**What to do**
1. Answer these questions using the biographical passage about show jumper Nicholas Skelton:
(a) At what age did Skelton begin riding?
(b) In what year did he set the British show jumping high jump record?
(c) What is the name of the horse that retired with him after the 2016 Games?
2. Continue the biographical passage about show jumper Nicholas Skelton, picking up after its final sentence.
[Excerpted passage Boundary: Start]
British equestrian (born 1958)

Nicholas David Skelton (born 30 December 1957, Bedworth, Warwickshire, England) is a British former equestrian who competed in show jumping. He retired at the age of 59 years old, on 5 April 2017. He began riding at age 18 months and in 1975 took two team silvers and an individual gold at the Junior European Championships.

He has competed numerous times at the European Show Jumping Championships, winning three golds, three silvers and three bronzes both individually and with the British team over 26 years. In 1980, he competed in the Alternative Olympics, where he helped the British team to a silver medal. He currently holds the British show jumping high jump record, which he set in 1978.

His most notable successes occurred in back-to-back Olympic Games in the swansong of his career. In 2012, at the age of 54, Skelton won an Olympic gold medal as part of the Great Britain team. Four years later, he won the individual Olympic gold medal at his seventh Olympic Games. Having won both team and individual Olympic gold, Skelton and his horse, Big Star, retired together shortly after the 2016 Games.

==Education==
Born in Bedworth, north Warwickshire, Skelton was educated at Bablake School in the city of Coventry in Central England.
[Excerpted passage Boundary: End]
[Record extracts Boundary: Start]
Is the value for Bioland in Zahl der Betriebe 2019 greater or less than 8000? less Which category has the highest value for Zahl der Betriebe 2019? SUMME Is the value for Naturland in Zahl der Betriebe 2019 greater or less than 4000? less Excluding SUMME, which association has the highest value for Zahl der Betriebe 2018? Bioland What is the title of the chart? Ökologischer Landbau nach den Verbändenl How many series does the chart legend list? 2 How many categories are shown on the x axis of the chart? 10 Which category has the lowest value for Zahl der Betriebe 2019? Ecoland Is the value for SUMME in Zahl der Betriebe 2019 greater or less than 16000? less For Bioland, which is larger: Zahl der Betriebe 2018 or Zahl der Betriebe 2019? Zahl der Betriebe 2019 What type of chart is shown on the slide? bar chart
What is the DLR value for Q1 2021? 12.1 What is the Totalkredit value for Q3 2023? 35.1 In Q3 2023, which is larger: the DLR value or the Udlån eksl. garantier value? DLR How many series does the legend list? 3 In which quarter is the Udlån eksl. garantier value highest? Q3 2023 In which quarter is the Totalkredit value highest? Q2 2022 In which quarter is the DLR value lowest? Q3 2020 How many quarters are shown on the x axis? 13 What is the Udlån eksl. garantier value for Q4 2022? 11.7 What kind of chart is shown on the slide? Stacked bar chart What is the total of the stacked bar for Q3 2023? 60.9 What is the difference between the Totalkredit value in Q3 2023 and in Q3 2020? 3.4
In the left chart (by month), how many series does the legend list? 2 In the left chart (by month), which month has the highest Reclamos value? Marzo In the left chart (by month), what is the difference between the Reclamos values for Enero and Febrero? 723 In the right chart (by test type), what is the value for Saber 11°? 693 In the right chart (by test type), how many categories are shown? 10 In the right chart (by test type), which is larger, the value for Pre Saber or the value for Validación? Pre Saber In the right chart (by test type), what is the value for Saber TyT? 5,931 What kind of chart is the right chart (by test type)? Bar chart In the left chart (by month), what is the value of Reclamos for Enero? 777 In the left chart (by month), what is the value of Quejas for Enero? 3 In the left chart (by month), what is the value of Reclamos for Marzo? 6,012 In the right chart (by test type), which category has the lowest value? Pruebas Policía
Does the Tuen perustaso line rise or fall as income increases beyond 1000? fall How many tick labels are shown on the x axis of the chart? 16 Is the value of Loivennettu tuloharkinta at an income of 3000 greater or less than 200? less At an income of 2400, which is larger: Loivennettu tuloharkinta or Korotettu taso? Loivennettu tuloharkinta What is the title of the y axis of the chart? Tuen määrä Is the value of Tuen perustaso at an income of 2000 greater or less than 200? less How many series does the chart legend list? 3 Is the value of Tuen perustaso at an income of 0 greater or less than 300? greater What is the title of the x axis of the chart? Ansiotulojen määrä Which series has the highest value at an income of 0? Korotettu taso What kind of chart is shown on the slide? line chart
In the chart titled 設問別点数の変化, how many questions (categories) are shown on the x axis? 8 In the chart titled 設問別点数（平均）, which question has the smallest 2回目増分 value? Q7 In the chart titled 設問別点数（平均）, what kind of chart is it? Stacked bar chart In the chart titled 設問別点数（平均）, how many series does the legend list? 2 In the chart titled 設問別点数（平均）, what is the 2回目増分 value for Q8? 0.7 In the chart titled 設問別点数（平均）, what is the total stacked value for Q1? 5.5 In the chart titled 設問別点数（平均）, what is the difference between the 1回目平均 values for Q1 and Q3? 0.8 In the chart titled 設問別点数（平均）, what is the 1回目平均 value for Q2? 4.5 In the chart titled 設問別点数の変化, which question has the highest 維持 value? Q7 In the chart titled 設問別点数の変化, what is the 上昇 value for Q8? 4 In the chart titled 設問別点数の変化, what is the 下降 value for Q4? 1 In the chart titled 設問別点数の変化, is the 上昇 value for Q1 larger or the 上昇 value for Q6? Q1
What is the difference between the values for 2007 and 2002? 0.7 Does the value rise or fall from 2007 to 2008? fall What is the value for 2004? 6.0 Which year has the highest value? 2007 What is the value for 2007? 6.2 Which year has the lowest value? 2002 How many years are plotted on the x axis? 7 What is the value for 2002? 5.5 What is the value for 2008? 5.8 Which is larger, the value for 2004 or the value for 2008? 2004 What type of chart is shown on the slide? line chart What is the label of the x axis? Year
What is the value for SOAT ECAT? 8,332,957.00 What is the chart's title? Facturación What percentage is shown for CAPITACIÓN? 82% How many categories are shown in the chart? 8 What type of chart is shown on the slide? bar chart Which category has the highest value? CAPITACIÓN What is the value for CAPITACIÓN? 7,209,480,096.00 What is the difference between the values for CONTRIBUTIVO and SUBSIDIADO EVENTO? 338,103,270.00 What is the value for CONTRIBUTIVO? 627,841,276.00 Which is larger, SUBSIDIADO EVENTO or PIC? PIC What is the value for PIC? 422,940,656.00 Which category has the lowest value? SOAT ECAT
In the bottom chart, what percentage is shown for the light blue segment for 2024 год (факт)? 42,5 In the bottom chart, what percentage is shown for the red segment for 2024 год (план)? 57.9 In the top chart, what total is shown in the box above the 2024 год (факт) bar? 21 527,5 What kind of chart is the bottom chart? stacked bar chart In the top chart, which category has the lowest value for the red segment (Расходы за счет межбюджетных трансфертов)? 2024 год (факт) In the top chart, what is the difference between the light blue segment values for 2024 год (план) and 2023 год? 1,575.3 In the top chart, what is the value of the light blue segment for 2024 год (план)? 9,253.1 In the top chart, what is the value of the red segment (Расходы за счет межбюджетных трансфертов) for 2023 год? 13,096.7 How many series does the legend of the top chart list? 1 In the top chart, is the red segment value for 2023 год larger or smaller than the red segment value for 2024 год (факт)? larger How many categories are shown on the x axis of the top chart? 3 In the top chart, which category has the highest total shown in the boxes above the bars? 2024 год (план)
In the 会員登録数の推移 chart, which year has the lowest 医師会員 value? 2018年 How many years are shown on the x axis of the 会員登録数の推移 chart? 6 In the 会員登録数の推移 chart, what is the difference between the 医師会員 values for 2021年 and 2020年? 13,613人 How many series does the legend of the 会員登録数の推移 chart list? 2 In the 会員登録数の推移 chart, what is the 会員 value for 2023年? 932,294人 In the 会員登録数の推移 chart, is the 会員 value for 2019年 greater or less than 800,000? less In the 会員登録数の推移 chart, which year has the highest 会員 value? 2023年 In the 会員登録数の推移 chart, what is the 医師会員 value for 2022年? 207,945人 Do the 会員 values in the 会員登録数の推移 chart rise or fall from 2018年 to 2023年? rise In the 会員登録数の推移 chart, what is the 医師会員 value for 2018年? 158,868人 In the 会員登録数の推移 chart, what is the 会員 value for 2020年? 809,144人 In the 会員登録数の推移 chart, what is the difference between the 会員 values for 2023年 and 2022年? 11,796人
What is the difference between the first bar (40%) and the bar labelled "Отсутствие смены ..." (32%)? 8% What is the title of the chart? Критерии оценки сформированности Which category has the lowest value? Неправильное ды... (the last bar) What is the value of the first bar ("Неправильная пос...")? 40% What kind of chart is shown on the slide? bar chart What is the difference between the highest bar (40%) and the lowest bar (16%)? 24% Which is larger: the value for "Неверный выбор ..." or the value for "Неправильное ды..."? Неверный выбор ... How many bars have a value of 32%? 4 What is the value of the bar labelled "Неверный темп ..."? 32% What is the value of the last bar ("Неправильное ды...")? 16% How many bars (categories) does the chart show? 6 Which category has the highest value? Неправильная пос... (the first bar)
[Record extracts Boundary: End]
**Written responses**
1.
(a) 18 months
(b) 1978
(c) Big Star

2.
==Career==
Skelton rode in pony classes with little tuition before taking his pony to Ted and Liz Edgar for help when he was 14. He worked for and helped at the Edgars for two years before leaving school with no qualifications to work full-time for them. Skelton had plenty of early success with a horse called Maybe, but he went lame just before the Junior European Championships in 1975 and his place in the team looked lost. However, a reputedly ordinary horse, O.K., was brought in as a substitute and Skelton won individual gold. After this, he began riding more of the Edgar horses and in 1978, at Olympia, jumped just over 7 foot 7 inches on Lastic to set a new British record, which still stands. When Skelton partnered with St James the following year he broke into the senior GB team, of which he remained an integral part until his retirement.

In 1985, Skelton split from the Edgars and went on his own; his main horse at the time, Apollo, went with him and together they formed a partnership that won nearly all the top prizes in the sport, as well as many Championship medals. After Apollo, Skelton competed at the top level with many different horses before he teamed up with Dollar Girl in 1992 with the specific target of competing at the Barcelona Olympics. Despite the Olympics going badly for them, Skelton and Dollar Girl ultimately won the coveted World Cup Final in Gothenburg in 1995.

In September 2000, Skelton broke his neck in a fall while competing. The injury was serious and could have ended his show jumping career, but after retiring in 2001 he recovered and began competing again in 2002. Skelton returned to the saddle to partner Arko III, a horse he had ridden before breaking his neck. Skelton and Arko won the British Open title in 2004 at the British Open Show Jumping Championships and many other top prizes. Their most disappointing moment came at the Athens Olympics in 2004, where they were leading until the final round but finished out of the medals.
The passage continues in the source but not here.